>> START Input material

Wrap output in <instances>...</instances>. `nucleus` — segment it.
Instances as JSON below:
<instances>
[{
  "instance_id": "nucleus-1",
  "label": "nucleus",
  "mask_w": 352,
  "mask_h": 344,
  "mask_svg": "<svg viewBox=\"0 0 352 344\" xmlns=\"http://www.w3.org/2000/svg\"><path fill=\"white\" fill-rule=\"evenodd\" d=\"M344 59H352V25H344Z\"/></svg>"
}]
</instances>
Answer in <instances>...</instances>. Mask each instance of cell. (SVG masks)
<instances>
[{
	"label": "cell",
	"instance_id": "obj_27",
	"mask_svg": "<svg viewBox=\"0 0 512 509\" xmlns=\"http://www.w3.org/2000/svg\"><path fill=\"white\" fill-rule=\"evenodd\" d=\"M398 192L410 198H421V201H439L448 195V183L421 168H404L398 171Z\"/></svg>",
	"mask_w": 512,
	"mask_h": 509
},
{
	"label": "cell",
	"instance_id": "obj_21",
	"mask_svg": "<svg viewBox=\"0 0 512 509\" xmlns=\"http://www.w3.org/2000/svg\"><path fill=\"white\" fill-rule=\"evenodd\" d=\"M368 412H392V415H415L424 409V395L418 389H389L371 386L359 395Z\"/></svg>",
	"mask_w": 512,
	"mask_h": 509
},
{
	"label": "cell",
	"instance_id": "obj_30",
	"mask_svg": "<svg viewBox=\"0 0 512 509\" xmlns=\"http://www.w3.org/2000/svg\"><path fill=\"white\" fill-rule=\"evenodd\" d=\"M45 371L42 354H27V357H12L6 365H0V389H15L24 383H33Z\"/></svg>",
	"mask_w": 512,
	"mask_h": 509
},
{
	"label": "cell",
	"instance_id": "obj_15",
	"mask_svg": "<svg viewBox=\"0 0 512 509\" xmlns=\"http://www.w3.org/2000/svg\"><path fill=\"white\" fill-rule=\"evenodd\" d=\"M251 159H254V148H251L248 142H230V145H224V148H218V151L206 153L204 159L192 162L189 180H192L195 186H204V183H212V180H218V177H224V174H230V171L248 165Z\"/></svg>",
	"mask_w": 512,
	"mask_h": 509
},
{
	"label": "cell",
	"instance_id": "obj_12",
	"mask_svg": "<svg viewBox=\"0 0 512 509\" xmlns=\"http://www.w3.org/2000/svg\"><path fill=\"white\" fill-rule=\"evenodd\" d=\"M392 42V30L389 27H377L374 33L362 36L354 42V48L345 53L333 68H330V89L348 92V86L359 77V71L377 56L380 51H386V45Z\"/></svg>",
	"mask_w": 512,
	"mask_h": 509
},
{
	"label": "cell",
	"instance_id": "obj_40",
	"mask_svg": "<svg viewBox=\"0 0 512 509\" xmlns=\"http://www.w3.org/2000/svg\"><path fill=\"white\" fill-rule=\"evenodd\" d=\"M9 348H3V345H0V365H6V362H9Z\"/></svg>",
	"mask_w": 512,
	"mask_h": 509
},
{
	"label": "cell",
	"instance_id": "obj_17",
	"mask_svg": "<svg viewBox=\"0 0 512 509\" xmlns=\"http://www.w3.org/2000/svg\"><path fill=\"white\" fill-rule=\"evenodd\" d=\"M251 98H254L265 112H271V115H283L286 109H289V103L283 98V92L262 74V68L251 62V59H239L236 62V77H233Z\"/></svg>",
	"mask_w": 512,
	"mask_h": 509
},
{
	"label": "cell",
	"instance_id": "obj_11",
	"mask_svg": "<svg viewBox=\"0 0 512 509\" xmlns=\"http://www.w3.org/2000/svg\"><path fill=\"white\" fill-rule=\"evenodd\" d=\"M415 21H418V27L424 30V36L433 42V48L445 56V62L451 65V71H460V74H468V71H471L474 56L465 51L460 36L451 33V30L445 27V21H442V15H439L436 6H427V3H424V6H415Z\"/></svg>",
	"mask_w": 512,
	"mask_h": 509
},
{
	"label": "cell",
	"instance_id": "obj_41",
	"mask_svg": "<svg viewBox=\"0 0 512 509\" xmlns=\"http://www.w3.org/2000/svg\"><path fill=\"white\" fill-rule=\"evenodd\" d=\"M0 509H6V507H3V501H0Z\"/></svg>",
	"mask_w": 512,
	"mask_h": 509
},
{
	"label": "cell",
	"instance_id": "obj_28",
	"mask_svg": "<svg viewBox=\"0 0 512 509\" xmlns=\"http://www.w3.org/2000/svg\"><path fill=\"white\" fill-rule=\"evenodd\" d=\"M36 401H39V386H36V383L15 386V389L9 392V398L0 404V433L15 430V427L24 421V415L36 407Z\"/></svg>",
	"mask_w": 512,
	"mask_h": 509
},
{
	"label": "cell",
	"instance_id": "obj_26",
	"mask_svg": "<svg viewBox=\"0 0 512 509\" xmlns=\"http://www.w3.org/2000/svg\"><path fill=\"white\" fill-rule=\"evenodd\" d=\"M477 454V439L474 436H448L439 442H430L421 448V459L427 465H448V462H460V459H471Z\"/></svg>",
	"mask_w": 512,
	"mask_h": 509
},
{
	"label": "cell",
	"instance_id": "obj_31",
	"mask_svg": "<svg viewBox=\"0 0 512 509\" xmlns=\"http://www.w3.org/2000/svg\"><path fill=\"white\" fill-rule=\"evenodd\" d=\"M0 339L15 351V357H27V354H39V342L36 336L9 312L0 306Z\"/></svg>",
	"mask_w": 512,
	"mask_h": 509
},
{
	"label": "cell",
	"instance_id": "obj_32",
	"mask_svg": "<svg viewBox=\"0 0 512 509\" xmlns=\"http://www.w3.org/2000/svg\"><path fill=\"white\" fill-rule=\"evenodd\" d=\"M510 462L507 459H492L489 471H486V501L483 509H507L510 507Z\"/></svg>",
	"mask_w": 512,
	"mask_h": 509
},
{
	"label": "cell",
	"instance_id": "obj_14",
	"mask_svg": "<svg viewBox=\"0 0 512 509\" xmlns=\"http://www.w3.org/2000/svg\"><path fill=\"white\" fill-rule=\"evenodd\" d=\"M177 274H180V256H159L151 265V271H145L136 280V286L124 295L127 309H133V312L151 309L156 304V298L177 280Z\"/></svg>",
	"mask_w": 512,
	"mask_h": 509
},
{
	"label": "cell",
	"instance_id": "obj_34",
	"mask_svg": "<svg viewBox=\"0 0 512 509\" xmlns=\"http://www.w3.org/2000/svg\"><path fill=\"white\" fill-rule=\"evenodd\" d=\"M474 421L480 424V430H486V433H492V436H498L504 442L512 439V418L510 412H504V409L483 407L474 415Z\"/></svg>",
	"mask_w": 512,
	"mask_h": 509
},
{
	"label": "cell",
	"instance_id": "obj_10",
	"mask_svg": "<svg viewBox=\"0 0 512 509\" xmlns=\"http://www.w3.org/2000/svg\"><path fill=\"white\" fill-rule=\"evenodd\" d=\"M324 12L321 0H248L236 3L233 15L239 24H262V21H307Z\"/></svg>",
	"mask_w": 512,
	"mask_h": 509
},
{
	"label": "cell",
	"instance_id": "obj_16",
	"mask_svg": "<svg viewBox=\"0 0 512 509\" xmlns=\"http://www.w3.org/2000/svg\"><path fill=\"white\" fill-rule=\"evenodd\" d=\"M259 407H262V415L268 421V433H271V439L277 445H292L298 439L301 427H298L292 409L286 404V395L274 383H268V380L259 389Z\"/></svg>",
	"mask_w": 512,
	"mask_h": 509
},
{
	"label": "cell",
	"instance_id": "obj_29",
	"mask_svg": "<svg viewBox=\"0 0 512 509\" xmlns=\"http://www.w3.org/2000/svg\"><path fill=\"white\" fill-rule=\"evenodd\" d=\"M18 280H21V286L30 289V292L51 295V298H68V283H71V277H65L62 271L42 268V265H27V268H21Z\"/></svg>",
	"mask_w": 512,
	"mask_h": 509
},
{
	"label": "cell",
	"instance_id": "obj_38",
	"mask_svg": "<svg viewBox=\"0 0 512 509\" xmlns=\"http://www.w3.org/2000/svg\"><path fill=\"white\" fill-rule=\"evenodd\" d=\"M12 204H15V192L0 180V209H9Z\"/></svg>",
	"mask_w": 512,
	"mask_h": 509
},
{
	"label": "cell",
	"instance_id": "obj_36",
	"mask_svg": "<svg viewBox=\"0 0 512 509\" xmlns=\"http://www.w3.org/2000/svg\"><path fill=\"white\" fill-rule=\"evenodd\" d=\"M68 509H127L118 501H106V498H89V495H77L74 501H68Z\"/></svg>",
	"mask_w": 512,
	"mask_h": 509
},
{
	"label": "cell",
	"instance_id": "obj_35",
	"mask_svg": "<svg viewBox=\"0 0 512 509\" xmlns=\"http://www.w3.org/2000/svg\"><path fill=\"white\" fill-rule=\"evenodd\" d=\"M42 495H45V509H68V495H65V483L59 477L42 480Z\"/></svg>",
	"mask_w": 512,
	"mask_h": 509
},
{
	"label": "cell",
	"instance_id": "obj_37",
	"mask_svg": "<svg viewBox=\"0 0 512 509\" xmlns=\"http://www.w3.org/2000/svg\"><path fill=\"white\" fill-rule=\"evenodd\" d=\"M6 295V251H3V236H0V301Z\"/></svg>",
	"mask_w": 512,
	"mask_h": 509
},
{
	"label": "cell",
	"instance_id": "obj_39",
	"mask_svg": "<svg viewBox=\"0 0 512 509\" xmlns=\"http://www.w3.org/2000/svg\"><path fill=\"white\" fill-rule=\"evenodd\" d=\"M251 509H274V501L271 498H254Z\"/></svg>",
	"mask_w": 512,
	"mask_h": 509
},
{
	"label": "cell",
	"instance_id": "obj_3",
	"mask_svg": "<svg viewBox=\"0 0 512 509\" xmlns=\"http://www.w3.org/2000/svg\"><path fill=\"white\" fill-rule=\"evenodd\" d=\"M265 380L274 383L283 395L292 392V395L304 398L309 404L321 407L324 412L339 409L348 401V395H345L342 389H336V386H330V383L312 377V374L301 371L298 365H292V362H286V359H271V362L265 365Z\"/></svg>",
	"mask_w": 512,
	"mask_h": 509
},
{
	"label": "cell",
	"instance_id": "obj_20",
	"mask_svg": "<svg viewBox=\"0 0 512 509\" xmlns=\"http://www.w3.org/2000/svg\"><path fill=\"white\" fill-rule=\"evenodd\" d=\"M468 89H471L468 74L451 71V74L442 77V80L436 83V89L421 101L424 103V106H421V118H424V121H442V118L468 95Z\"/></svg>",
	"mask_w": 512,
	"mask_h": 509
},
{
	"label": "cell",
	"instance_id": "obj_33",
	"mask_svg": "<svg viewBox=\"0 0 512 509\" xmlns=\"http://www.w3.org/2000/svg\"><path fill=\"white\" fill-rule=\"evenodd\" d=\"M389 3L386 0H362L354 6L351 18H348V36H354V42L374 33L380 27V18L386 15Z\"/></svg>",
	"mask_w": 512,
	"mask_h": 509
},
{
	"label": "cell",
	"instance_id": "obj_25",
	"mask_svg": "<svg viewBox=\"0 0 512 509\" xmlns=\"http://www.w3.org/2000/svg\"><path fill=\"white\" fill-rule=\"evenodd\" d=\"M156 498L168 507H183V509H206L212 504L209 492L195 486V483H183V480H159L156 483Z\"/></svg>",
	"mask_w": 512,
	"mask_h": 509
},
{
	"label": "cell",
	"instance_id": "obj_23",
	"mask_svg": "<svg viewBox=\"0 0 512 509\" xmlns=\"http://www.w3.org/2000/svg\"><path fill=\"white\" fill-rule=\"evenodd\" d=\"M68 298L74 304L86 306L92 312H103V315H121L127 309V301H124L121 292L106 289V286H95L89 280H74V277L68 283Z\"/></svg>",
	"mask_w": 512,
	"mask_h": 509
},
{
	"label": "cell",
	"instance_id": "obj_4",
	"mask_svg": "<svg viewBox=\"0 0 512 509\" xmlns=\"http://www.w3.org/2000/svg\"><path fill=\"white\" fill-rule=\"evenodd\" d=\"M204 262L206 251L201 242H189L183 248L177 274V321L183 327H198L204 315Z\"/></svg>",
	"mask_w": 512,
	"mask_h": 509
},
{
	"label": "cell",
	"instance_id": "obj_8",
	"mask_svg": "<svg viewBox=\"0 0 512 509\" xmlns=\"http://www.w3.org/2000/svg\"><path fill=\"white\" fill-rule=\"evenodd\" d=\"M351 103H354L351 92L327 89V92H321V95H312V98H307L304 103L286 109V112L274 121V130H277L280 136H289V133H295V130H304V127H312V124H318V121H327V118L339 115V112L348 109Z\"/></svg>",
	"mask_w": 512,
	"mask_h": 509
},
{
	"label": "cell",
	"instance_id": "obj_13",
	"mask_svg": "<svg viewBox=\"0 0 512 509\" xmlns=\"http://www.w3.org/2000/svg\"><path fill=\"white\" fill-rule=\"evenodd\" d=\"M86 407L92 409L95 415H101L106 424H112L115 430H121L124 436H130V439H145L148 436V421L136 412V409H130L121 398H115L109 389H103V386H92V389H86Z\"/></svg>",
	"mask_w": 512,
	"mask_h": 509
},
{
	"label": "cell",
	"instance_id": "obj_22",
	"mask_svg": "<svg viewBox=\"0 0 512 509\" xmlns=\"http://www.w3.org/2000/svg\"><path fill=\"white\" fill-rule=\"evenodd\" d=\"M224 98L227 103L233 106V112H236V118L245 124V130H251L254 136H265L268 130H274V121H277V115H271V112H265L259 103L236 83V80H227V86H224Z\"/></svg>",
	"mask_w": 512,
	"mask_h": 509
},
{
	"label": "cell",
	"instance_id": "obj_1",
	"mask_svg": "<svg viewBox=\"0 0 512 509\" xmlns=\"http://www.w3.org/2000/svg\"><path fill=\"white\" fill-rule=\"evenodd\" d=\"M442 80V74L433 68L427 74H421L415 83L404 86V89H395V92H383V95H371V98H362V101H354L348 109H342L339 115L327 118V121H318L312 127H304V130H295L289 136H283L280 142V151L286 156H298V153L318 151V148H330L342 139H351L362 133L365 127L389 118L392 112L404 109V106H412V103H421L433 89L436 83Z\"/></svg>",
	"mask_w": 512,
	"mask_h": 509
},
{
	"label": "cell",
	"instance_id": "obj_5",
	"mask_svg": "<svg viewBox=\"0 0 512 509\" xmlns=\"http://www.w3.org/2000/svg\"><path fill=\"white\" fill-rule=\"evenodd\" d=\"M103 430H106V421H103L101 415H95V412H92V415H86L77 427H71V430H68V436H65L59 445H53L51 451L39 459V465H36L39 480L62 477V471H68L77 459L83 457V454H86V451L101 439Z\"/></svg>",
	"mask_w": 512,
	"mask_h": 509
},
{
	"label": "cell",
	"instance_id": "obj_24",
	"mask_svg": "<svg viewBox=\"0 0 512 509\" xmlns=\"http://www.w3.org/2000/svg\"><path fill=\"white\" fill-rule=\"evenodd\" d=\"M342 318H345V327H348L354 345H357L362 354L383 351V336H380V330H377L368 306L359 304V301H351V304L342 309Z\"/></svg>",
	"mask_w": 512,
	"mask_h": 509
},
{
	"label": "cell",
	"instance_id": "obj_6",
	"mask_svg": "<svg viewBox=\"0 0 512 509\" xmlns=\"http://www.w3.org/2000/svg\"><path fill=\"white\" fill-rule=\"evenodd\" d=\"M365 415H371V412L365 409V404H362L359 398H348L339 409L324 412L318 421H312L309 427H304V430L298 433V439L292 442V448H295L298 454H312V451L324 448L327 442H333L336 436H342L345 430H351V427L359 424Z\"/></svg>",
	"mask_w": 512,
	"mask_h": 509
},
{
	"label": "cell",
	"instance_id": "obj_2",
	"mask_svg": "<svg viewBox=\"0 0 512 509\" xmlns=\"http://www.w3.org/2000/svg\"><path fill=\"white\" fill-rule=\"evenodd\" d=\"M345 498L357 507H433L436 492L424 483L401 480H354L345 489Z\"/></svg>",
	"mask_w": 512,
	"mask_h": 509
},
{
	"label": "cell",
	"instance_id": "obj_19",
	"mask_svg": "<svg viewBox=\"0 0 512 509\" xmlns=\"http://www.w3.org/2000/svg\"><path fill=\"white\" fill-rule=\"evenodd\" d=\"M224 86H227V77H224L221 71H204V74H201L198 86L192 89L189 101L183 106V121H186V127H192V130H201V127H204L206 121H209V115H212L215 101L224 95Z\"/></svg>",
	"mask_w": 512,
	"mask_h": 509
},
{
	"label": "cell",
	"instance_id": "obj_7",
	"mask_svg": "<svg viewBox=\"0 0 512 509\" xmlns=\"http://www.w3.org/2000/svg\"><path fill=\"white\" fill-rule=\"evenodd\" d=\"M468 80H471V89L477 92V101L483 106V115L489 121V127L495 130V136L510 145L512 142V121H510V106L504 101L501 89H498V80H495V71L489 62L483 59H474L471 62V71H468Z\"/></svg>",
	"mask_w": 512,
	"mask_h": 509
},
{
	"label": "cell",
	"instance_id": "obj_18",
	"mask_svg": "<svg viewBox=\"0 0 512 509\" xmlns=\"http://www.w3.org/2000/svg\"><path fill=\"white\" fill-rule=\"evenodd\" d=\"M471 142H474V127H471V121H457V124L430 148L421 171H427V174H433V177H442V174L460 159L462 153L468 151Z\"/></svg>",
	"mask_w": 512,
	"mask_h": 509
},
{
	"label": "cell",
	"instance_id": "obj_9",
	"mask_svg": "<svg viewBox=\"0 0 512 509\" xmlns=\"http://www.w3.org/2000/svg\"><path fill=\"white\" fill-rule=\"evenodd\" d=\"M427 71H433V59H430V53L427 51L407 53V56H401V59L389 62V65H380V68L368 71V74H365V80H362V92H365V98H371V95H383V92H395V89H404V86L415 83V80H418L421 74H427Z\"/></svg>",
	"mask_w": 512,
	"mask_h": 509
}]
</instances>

>> END Input material

- Your instructions -
Please pull out every line of the listing above that contains the string "nucleus".

- Result -
Wrap output in <instances>...</instances>. `nucleus` — segment it.
  "instance_id": "nucleus-1",
  "label": "nucleus",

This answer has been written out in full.